> _EXERCISE DETAILS_:
Transcribe all of the records word for word, please, omitting the pictures.

> _DATA SHOWN_:

%%

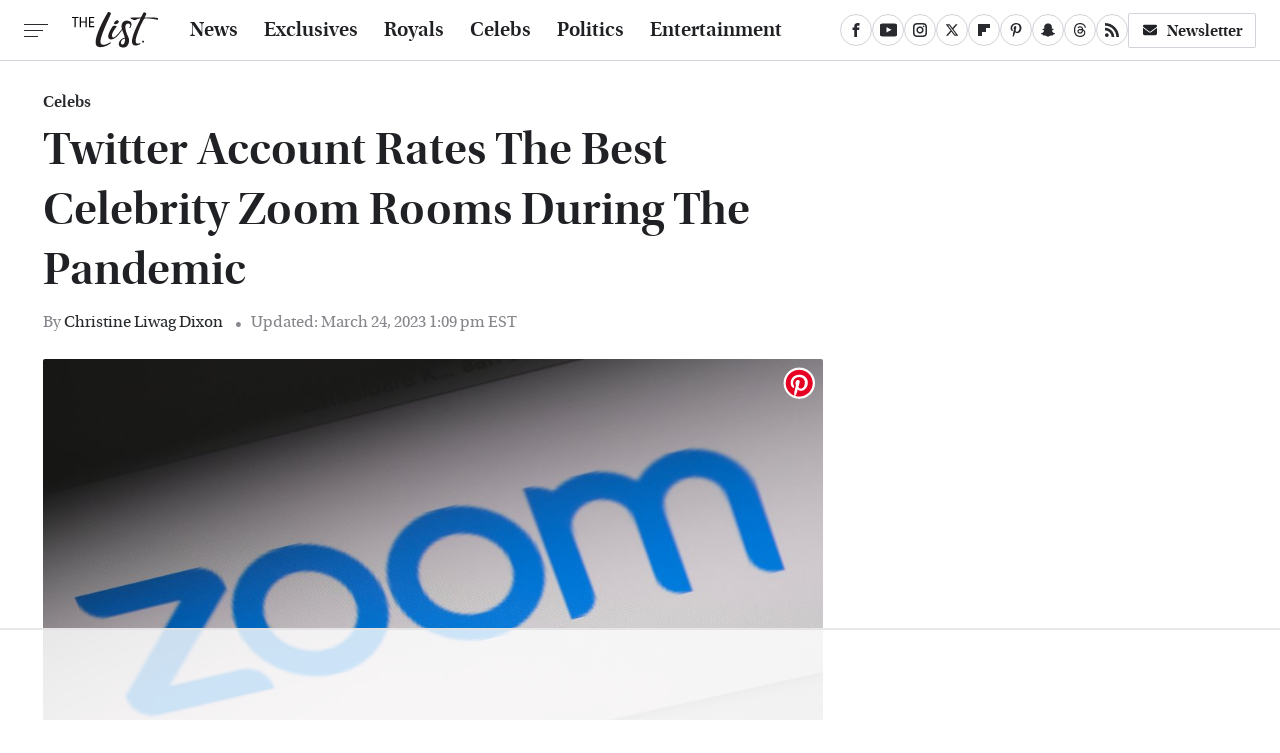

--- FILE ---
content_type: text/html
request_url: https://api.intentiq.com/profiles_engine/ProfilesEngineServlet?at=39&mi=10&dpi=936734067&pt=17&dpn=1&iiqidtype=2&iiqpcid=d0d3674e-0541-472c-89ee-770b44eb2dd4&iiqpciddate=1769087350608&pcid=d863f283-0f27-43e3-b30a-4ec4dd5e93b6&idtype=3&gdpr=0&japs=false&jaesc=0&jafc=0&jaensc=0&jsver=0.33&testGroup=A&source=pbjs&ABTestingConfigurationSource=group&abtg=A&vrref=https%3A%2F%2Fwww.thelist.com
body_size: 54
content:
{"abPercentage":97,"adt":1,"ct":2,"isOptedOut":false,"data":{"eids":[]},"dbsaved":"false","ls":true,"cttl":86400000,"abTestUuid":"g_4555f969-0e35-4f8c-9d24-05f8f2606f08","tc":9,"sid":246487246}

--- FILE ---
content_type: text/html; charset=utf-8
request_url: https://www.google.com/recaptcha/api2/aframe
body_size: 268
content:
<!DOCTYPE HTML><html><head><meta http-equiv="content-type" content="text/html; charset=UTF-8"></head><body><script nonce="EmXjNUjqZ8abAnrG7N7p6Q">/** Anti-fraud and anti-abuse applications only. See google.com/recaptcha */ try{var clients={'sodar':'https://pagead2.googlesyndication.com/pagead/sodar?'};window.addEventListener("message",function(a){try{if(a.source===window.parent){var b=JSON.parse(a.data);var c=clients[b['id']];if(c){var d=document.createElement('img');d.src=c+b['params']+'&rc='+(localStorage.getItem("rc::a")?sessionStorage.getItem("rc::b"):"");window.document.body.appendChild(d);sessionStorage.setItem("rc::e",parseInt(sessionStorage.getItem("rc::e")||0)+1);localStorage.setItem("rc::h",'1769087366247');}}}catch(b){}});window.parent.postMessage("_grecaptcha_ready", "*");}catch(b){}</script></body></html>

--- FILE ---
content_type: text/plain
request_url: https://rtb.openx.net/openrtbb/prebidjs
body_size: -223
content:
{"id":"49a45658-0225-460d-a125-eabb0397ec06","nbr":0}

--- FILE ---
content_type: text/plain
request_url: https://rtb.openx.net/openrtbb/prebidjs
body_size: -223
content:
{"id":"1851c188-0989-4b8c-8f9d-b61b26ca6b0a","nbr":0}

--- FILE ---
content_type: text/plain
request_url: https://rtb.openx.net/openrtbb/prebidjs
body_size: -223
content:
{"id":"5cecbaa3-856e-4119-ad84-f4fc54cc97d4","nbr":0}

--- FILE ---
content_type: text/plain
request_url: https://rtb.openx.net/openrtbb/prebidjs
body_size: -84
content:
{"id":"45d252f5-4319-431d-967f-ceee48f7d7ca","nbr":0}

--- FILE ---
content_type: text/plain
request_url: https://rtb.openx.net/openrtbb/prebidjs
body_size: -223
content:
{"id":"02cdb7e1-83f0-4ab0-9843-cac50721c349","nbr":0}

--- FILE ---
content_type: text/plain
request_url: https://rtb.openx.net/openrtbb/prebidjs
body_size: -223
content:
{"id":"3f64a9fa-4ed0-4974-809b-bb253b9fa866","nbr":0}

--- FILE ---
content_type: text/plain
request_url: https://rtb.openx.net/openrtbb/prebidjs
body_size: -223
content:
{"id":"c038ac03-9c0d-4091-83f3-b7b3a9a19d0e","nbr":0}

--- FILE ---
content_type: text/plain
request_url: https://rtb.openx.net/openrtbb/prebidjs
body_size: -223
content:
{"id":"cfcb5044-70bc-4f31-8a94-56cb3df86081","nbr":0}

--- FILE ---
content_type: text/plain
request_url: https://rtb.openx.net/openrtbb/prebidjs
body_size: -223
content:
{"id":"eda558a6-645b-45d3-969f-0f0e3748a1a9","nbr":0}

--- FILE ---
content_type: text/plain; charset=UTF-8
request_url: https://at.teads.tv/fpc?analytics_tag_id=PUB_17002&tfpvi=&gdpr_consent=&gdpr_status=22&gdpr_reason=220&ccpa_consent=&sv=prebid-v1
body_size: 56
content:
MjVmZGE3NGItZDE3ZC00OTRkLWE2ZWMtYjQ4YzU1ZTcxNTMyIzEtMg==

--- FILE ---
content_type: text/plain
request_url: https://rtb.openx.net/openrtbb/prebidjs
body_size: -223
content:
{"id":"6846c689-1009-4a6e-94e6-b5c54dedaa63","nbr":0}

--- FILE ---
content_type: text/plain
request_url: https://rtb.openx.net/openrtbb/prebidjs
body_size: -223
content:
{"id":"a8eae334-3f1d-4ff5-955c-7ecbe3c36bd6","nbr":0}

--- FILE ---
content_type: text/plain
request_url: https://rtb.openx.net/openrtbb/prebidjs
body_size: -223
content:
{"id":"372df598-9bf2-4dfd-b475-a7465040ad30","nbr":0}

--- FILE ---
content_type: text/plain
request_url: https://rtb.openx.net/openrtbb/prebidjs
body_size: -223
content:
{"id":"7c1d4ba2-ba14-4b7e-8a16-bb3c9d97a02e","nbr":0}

%%

> _RESULT BELOW_:
--- FILE ---
content_type: text/html
request_url: https://api.intentiq.com/profiles_engine/ProfilesEngineServlet?at=39&mi=10&dpi=936734067&pt=17&dpn=1&iiqidtype=2&iiqpcid=d0d3674e-0541-472c-89ee-770b44eb2dd4&iiqpciddate=1769087350608&pcid=d863f283-0f27-43e3-b30a-4ec4dd5e93b6&idtype=3&gdpr=0&japs=false&jaesc=0&jafc=0&jaensc=0&jsver=0.33&testGroup=A&source=pbjs&ABTestingConfigurationSource=group&abtg=A&vrref=https%3A%2F%2Fwww.thelist.com
body_size: 54
content:
{"abPercentage":97,"adt":1,"ct":2,"isOptedOut":false,"data":{"eids":[]},"dbsaved":"false","ls":true,"cttl":86400000,"abTestUuid":"g_4555f969-0e35-4f8c-9d24-05f8f2606f08","tc":9,"sid":246487246}

--- FILE ---
content_type: text/html; charset=utf-8
request_url: https://www.google.com/recaptcha/api2/aframe
body_size: 268
content:
<!DOCTYPE HTML><html><head><meta http-equiv="content-type" content="text/html; charset=UTF-8"></head><body><script nonce="EmXjNUjqZ8abAnrG7N7p6Q">/** Anti-fraud and anti-abuse applications only. See google.com/recaptcha */ try{var clients={'sodar':'https://pagead2.googlesyndication.com/pagead/sodar?'};window.addEventListener("message",function(a){try{if(a.source===window.parent){var b=JSON.parse(a.data);var c=clients[b['id']];if(c){var d=document.createElement('img');d.src=c+b['params']+'&rc='+(localStorage.getItem("rc::a")?sessionStorage.getItem("rc::b"):"");window.document.body.appendChild(d);sessionStorage.setItem("rc::e",parseInt(sessionStorage.getItem("rc::e")||0)+1);localStorage.setItem("rc::h",'1769087366247');}}}catch(b){}});window.parent.postMessage("_grecaptcha_ready", "*");}catch(b){}</script></body></html>

--- FILE ---
content_type: text/plain
request_url: https://rtb.openx.net/openrtbb/prebidjs
body_size: -223
content:
{"id":"49a45658-0225-460d-a125-eabb0397ec06","nbr":0}

--- FILE ---
content_type: text/plain
request_url: https://rtb.openx.net/openrtbb/prebidjs
body_size: -223
content:
{"id":"1851c188-0989-4b8c-8f9d-b61b26ca6b0a","nbr":0}

--- FILE ---
content_type: text/plain
request_url: https://rtb.openx.net/openrtbb/prebidjs
body_size: -223
content:
{"id":"5cecbaa3-856e-4119-ad84-f4fc54cc97d4","nbr":0}

--- FILE ---
content_type: text/plain
request_url: https://rtb.openx.net/openrtbb/prebidjs
body_size: -84
content:
{"id":"45d252f5-4319-431d-967f-ceee48f7d7ca","nbr":0}

--- FILE ---
content_type: text/plain
request_url: https://rtb.openx.net/openrtbb/prebidjs
body_size: -223
content:
{"id":"02cdb7e1-83f0-4ab0-9843-cac50721c349","nbr":0}

--- FILE ---
content_type: text/plain
request_url: https://rtb.openx.net/openrtbb/prebidjs
body_size: -223
content:
{"id":"3f64a9fa-4ed0-4974-809b-bb253b9fa866","nbr":0}

--- FILE ---
content_type: text/plain
request_url: https://rtb.openx.net/openrtbb/prebidjs
body_size: -223
content:
{"id":"c038ac03-9c0d-4091-83f3-b7b3a9a19d0e","nbr":0}

--- FILE ---
content_type: text/plain
request_url: https://rtb.openx.net/openrtbb/prebidjs
body_size: -223
content:
{"id":"cfcb5044-70bc-4f31-8a94-56cb3df86081","nbr":0}

--- FILE ---
content_type: text/plain
request_url: https://rtb.openx.net/openrtbb/prebidjs
body_size: -223
content:
{"id":"eda558a6-645b-45d3-969f-0f0e3748a1a9","nbr":0}

--- FILE ---
content_type: text/plain; charset=UTF-8
request_url: https://at.teads.tv/fpc?analytics_tag_id=PUB_17002&tfpvi=&gdpr_consent=&gdpr_status=22&gdpr_reason=220&ccpa_consent=&sv=prebid-v1
body_size: 56
content:
MjVmZGE3NGItZDE3ZC00OTRkLWE2ZWMtYjQ4YzU1ZTcxNTMyIzEtMg==

--- FILE ---
content_type: text/plain
request_url: https://rtb.openx.net/openrtbb/prebidjs
body_size: -223
content:
{"id":"6846c689-1009-4a6e-94e6-b5c54dedaa63","nbr":0}

--- FILE ---
content_type: text/plain
request_url: https://rtb.openx.net/openrtbb/prebidjs
body_size: -223
content:
{"id":"a8eae334-3f1d-4ff5-955c-7ecbe3c36bd6","nbr":0}

--- FILE ---
content_type: text/plain
request_url: https://rtb.openx.net/openrtbb/prebidjs
body_size: -223
content:
{"id":"372df598-9bf2-4dfd-b475-a7465040ad30","nbr":0}

--- FILE ---
content_type: text/plain
request_url: https://rtb.openx.net/openrtbb/prebidjs
body_size: -223
content:
{"id":"7c1d4ba2-ba14-4b7e-8a16-bb3c9d97a02e","nbr":0}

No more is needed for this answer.